→ **Extracto de página**:
•••

Un rato de una abuela y de su nieto

Entrevista realizada a Tamara Bursuck, sobreviviente del atentado a la AMIA. Este diálogo es de 2016.

Uno de mis nietos se llama Ezequiel y tenía sólo tres años cuando una bomba voló el edificio de la AMIA. Esa bomba mató a gente a la que yo conocía y a la que yo no conocía y me transformó, para siempre, en una sobreviviente. Y ser sobreviviente me impuso la responsabilidad de contar ese horror todas las veces en las que me sienta fuerte para hacerlo. No me resulta sencillo con nadie. Tampoco con un nieto, pero entiendo y siento que él necesita preguntar, quiere preguntar y debe preguntar. Me pregunta, por ejemplo, cómo se hace para vivir sabiendo de la muerte de repente. Necesito volver a decirle que él es parte de la contestación. Necesito responderle.

•••

→ **Objetivo 1**:
En el extracto de página, ¿qué edad tenía Ezequiel cuando una bomba voló el edificio de la AMIA?
El extracto de página y los registros provienen de fuentes distintas.

•••

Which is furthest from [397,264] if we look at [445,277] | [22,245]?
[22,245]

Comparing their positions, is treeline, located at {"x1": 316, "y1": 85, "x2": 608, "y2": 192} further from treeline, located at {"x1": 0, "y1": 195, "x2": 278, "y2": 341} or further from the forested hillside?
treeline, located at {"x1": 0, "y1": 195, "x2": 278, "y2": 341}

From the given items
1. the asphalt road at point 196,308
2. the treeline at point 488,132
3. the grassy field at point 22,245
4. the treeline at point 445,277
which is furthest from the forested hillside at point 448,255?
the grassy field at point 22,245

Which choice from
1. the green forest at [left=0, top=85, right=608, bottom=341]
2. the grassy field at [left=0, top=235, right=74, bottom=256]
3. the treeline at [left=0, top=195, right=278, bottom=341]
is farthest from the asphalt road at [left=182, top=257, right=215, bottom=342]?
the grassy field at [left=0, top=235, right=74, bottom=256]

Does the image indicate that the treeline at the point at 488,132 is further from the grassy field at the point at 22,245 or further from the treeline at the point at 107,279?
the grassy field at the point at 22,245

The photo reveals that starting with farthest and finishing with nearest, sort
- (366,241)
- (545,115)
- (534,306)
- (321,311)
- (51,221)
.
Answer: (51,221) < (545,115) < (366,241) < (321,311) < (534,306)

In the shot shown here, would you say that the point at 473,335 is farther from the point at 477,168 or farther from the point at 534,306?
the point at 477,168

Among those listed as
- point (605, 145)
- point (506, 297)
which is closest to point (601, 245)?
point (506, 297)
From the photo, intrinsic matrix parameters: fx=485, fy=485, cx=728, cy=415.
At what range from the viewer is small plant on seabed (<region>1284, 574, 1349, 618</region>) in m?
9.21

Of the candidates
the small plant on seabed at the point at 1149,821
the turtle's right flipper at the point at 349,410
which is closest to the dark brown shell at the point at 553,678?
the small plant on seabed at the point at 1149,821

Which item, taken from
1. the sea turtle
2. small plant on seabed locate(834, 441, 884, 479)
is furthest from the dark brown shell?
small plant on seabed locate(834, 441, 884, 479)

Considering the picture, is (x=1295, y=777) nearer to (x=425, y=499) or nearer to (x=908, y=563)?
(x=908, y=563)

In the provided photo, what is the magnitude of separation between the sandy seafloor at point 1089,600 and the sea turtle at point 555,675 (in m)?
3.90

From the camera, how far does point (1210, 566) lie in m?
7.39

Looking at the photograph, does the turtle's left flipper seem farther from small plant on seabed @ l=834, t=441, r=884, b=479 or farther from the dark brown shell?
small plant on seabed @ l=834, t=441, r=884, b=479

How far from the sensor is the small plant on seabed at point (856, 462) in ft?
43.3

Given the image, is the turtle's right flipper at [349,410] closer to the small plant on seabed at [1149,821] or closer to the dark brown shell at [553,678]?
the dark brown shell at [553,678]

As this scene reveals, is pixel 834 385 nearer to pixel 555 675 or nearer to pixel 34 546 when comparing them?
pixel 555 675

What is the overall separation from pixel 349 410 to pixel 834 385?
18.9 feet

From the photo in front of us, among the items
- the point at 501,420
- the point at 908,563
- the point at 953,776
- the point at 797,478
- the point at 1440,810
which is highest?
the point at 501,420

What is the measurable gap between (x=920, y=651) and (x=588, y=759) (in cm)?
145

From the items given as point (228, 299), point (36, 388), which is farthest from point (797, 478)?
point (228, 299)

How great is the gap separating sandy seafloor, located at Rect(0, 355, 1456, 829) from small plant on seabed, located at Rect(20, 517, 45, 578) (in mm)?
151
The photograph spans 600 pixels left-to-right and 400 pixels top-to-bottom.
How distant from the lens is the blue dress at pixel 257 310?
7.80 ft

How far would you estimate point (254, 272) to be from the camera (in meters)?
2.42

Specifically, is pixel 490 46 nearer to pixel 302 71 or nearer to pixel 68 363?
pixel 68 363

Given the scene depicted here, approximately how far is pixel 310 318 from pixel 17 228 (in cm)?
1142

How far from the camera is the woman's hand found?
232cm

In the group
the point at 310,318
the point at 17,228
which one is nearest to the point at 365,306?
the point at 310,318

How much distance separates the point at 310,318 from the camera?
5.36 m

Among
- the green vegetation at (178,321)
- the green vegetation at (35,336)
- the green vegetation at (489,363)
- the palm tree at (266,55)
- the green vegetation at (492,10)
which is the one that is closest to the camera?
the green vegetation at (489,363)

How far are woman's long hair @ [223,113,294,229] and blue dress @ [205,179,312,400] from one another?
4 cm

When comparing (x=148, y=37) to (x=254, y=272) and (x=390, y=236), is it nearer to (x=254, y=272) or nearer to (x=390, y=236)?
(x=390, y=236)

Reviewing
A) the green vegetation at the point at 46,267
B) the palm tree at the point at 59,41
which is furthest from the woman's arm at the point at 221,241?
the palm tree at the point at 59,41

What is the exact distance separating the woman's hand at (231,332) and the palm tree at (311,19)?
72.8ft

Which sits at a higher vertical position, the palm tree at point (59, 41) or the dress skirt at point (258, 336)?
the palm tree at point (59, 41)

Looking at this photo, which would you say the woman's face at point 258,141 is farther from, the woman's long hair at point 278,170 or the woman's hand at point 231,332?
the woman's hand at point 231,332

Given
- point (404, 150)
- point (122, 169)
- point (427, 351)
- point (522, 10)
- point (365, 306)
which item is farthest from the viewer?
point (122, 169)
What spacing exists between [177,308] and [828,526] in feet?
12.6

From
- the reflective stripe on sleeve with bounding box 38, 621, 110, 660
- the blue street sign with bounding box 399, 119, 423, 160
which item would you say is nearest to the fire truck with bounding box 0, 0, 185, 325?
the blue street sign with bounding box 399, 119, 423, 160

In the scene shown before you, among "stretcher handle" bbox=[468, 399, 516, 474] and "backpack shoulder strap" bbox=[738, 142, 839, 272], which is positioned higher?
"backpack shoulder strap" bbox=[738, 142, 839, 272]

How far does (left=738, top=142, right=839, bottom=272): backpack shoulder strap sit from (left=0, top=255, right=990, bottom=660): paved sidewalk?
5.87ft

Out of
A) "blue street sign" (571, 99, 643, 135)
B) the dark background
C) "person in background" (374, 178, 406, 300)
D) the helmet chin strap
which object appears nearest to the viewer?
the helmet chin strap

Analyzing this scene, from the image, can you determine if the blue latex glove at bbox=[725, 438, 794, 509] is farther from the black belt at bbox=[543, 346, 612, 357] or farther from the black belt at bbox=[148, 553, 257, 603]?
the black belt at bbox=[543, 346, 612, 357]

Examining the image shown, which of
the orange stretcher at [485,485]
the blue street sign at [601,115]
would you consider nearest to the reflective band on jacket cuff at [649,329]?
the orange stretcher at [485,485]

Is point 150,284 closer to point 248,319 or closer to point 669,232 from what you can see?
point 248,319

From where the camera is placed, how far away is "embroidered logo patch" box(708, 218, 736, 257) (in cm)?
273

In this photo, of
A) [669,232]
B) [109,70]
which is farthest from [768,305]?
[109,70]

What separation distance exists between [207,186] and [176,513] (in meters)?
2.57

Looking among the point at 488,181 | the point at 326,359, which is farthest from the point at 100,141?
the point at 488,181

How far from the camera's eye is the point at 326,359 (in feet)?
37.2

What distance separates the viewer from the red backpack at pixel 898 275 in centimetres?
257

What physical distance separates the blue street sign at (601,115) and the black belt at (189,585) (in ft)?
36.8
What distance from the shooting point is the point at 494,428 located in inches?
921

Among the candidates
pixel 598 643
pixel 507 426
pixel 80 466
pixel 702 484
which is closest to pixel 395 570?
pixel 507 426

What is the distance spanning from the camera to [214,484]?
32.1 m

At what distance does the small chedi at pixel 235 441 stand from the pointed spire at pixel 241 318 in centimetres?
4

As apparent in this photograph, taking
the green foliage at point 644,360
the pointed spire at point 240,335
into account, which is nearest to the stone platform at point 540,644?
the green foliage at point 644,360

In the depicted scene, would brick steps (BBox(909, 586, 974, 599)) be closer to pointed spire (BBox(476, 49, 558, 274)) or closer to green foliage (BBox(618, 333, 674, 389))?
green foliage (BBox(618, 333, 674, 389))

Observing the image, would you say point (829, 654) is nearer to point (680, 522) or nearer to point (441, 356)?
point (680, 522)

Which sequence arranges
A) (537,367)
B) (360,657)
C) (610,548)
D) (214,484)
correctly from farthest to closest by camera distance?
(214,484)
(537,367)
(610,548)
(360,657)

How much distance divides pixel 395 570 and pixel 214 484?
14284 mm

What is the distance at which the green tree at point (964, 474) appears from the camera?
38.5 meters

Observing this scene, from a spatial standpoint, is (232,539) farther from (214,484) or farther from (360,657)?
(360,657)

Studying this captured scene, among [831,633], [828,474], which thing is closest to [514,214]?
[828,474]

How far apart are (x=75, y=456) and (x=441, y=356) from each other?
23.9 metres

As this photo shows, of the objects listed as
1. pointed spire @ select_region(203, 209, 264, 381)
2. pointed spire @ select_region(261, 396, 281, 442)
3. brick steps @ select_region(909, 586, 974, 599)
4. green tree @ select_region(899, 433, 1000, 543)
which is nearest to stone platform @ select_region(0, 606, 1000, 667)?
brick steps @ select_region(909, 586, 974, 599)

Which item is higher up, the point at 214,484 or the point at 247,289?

•••

→ **Objetivo 2**:
Extrae de los registros todas las líneas donde aparezca la palabra "exists".

→ **Solución 1**:
Tenía sólo tres años.

→ **Solución 2**:
What spacing exists between [177,308] and [828,526] in feet?
What separation distance exists between [207,186] and [176,513] (in meters)?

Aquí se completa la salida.